** Extracted entries follows **

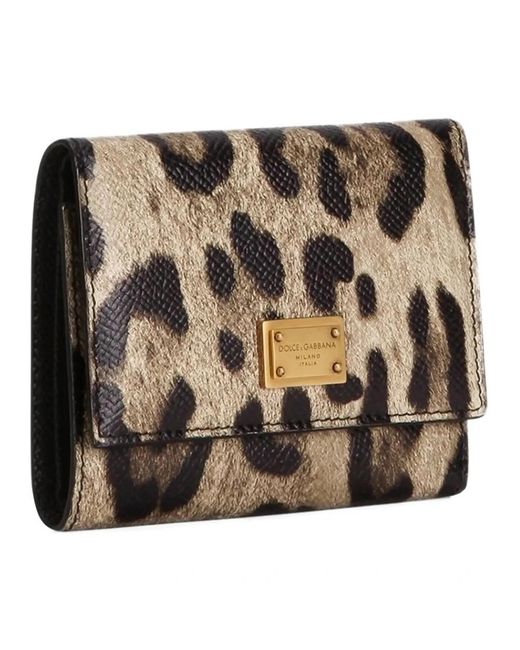 Dolce & Gabbana Metallic Wallets & Cardholders
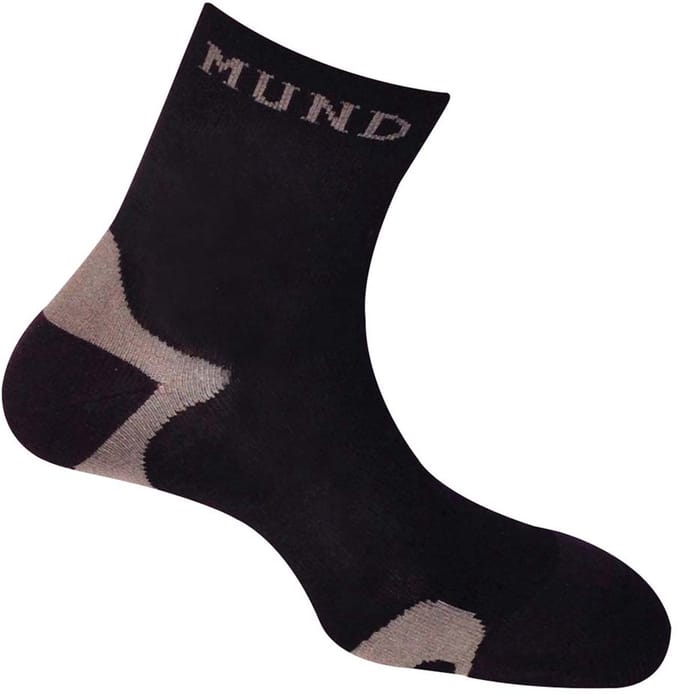 Mund Socks Bike Winter Sokken Zwart EU 38-41
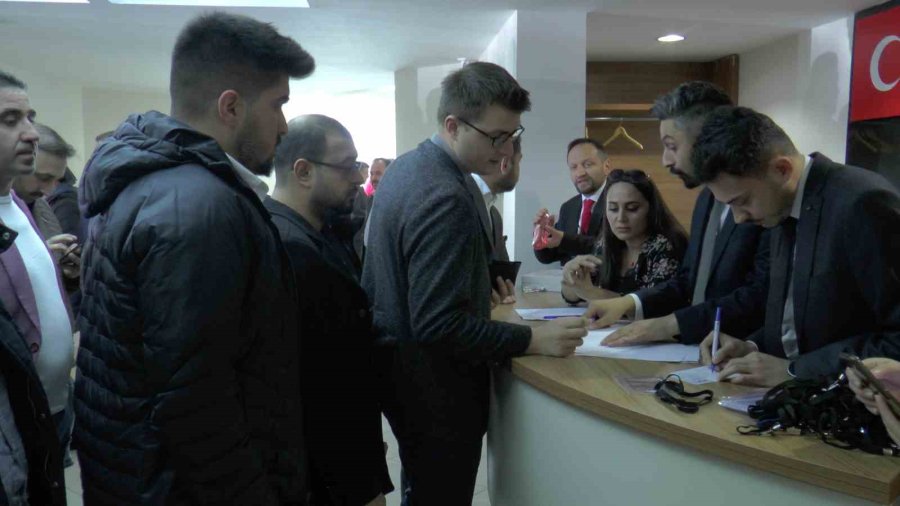 Kaymos’ta Olağanüstü Genel Kurul Başladı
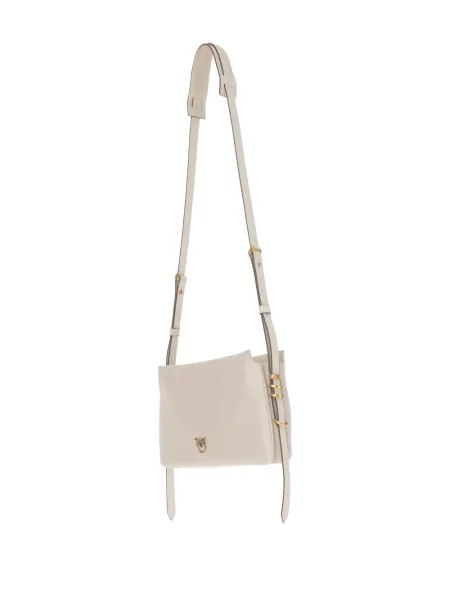Geanta crossbody Pinko alb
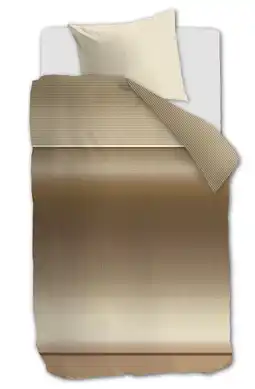 Wehkamp Beddinghouse katoen satijnen dekbedovertrek 1-persoons (140x220 cm) aanbieding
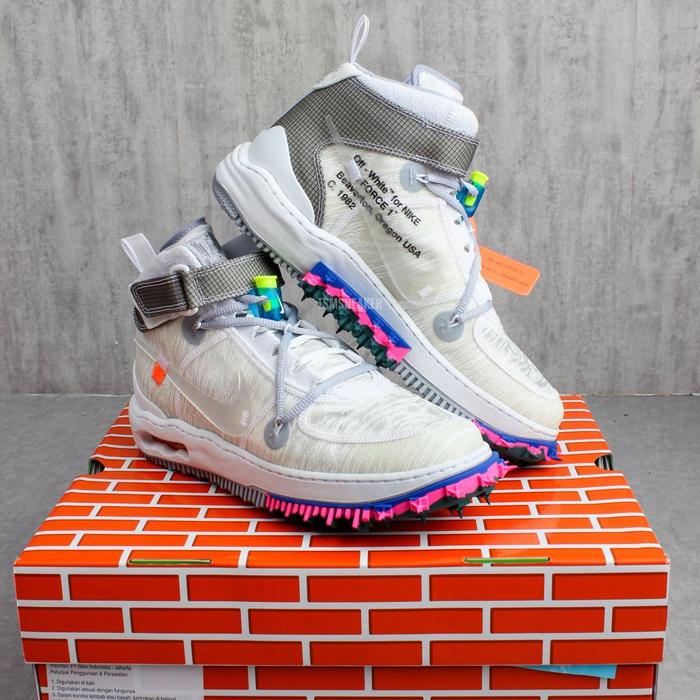 Air Force 1 Mid OffWhite White 100% Original Authentic BNIB
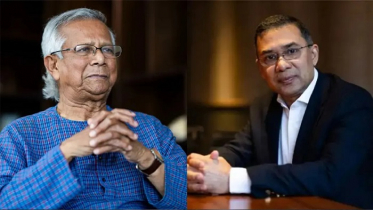 প্রধান উপদেষ্টাকে জন্মদিনের শুভেচ্ছা জানালেন তারেক রহমান
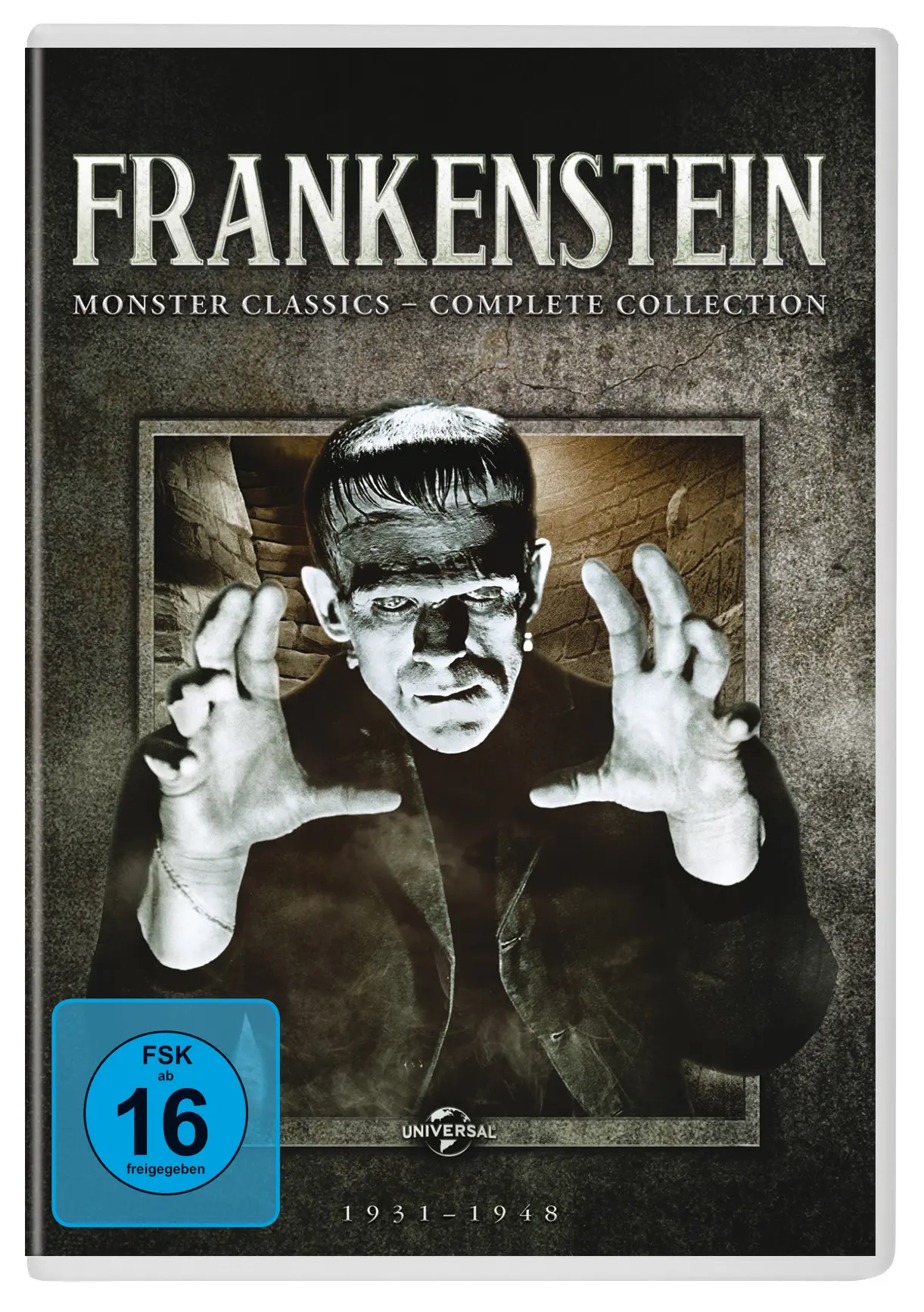 Frankenstein: Monster Classics - Complete Collection (DVD)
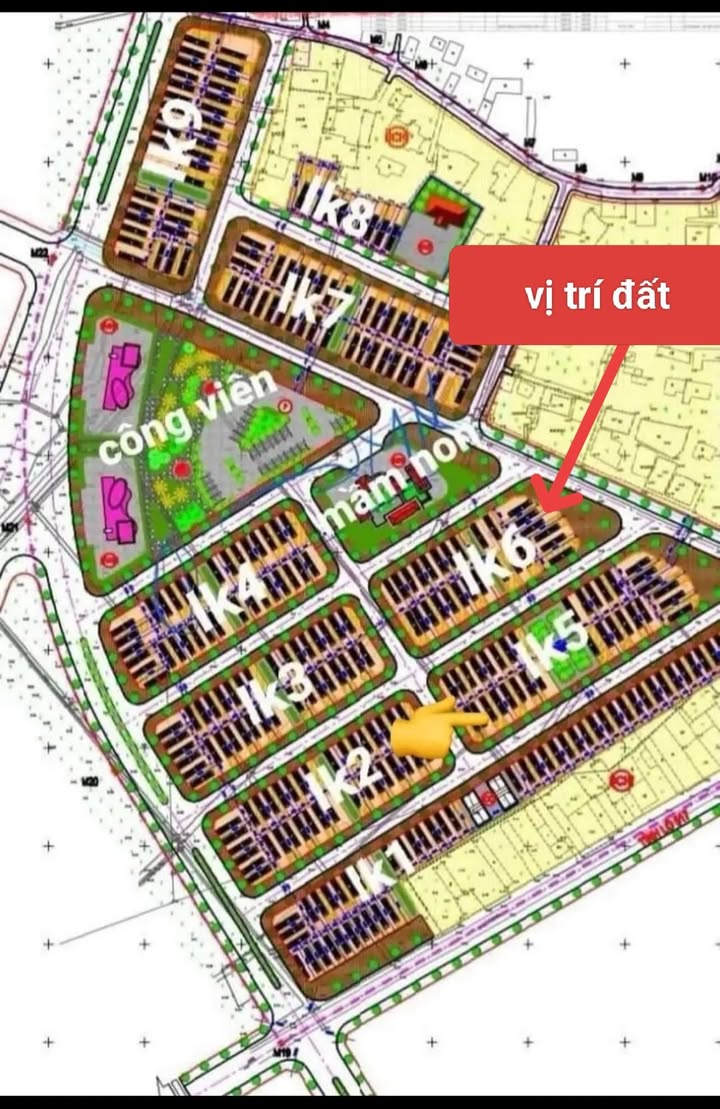 Đất nền LK6-04 Phường Đông Thịnh, 168m² giá thỏa thuận - Vị trí kết nối đắc địa!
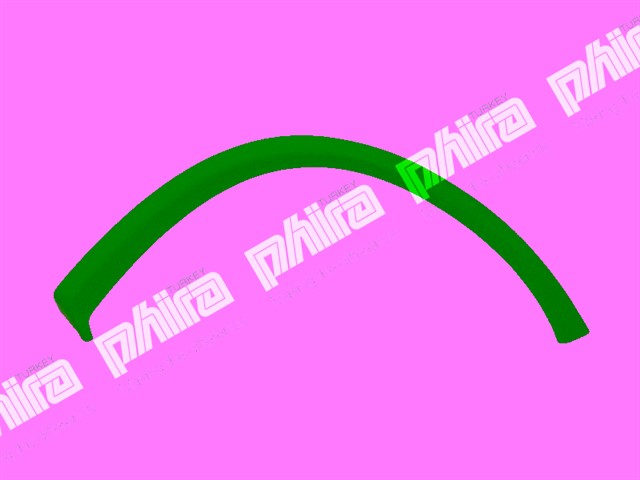 DODIK ON SAG CAMURLUK SIYAH OPEL CORSA B 1993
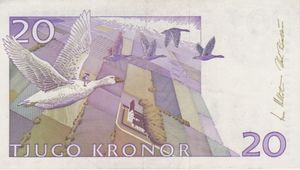 20 Kronor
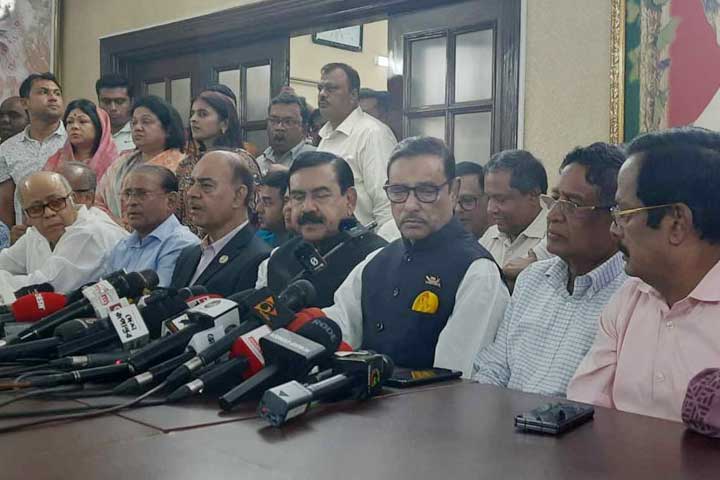 জামায়াতের সঙ্গে সমঝোতা নিয়ে মুখ খুললেন ওবায়দুল কাদের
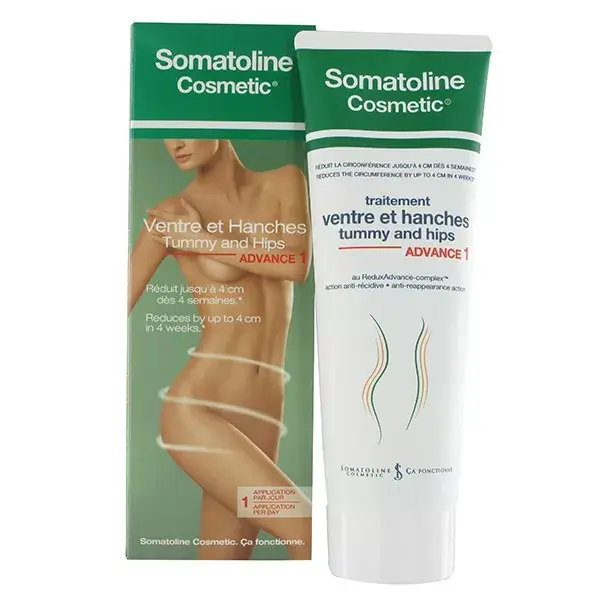 Somatoline Cosmetic Trattamento Pancia e Fianchi Advance 1 250 ml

** End of Extracted entries **

◆ **Try it**:
Exact wording is required throughout: write out all the records, but no pictures.

◆ **Output for this exercise**:
 Dolce & Gabbana Metallic Wallets & Cardholders
 Mund Socks Bike Winter Sokken Zwart EU 38-41
 Kaymos’ta Olağanüstü Genel Kurul Başladı
Geanta crossbody Pinko alb
 Wehkamp Beddinghouse katoen satijnen dekbedovertrek 1-persoons (140x220 cm) aanbieding
 Air Force 1 Mid OffWhite White 100% Original Authentic BNIB
 প্রধান উপদেষ্টাকে জন্মদিনের শুভেচ্ছা জানালেন তারেক রহমান
 Frankenstein: Monster Classics - Complete Collection (DVD)
 Đất nền LK6-04 Phường Đông Thịnh, 168m² giá thỏa thuận - Vị trí kết nối đắc địa!
 DODIK ON SAG CAMURLUK SIYAH OPEL CORSA B 1993
 20 Kronor
 জামায়াতের সঙ্গে সমঝোতা নিয়ে মুখ খুললেন ওবায়দুল কাদের
 Somatoline Cosmetic Trattamento Pancia e Fianchi Advance 1 250 ml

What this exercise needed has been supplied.